- _Task statement_: In the lines below, look for "United". Copy each line where it appears.

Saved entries
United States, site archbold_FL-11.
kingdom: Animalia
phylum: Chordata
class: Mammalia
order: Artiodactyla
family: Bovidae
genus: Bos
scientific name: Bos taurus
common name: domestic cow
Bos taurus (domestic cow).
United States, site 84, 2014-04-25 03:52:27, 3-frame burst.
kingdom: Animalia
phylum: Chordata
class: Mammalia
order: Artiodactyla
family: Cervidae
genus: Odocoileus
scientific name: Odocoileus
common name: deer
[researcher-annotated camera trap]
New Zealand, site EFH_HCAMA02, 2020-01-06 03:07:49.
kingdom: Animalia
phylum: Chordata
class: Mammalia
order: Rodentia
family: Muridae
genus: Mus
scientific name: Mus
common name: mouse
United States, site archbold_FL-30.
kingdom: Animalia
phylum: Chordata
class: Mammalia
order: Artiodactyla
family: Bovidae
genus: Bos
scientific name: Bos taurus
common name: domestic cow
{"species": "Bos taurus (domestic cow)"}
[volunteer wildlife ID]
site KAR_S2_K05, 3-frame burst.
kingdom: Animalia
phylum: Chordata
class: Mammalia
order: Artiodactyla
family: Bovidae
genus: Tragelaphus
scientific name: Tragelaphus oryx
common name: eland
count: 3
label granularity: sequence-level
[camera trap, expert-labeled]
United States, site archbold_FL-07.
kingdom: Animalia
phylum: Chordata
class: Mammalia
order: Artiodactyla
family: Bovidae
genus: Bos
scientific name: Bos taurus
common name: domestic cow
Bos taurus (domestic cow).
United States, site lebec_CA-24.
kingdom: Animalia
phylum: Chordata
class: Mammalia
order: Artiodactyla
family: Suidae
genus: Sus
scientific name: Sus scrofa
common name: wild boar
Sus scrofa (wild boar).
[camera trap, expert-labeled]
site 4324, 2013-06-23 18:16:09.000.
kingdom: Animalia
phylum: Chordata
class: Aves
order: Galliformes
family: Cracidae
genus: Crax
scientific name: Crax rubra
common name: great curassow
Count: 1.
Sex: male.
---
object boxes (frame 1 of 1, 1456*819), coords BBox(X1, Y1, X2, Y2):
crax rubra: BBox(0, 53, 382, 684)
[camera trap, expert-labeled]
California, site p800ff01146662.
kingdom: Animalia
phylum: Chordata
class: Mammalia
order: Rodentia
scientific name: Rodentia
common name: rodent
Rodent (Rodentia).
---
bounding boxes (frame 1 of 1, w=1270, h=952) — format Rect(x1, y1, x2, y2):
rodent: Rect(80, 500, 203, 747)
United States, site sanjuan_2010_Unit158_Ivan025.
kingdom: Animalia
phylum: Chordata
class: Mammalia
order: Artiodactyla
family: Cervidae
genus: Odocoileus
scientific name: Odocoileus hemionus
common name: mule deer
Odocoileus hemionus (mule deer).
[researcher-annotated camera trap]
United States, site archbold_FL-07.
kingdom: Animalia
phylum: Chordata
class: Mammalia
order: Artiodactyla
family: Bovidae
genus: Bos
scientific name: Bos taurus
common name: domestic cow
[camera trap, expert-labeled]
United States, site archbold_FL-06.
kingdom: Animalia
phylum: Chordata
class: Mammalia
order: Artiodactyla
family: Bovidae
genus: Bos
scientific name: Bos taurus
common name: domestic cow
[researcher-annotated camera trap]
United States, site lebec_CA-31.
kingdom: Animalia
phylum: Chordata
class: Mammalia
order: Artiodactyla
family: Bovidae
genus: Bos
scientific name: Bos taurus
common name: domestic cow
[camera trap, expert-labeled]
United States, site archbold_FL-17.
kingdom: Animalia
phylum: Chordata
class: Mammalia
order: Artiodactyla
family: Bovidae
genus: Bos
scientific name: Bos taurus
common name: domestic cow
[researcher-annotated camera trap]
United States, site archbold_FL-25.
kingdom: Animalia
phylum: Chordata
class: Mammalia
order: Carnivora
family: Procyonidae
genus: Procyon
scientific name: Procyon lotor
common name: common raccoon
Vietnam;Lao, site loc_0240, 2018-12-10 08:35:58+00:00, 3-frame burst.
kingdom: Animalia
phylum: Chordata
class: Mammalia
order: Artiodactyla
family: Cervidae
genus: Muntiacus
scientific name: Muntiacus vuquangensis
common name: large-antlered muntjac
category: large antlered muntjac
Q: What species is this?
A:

- _Response_:
United States, site archbold_FL-11.
United States, site 84, 2014-04-25 03:52:27, 3-frame burst.
United States, site archbold_FL-30.
United States, site archbold_FL-07.
United States, site lebec_CA-24.
United States, site sanjuan_2010_Unit158_Ivan025.
United States, site archbold_FL-07.
United States, site archbold_FL-06.
United States, site lebec_CA-31.
United States, site archbold_FL-17.
United States, site archbold_FL-25.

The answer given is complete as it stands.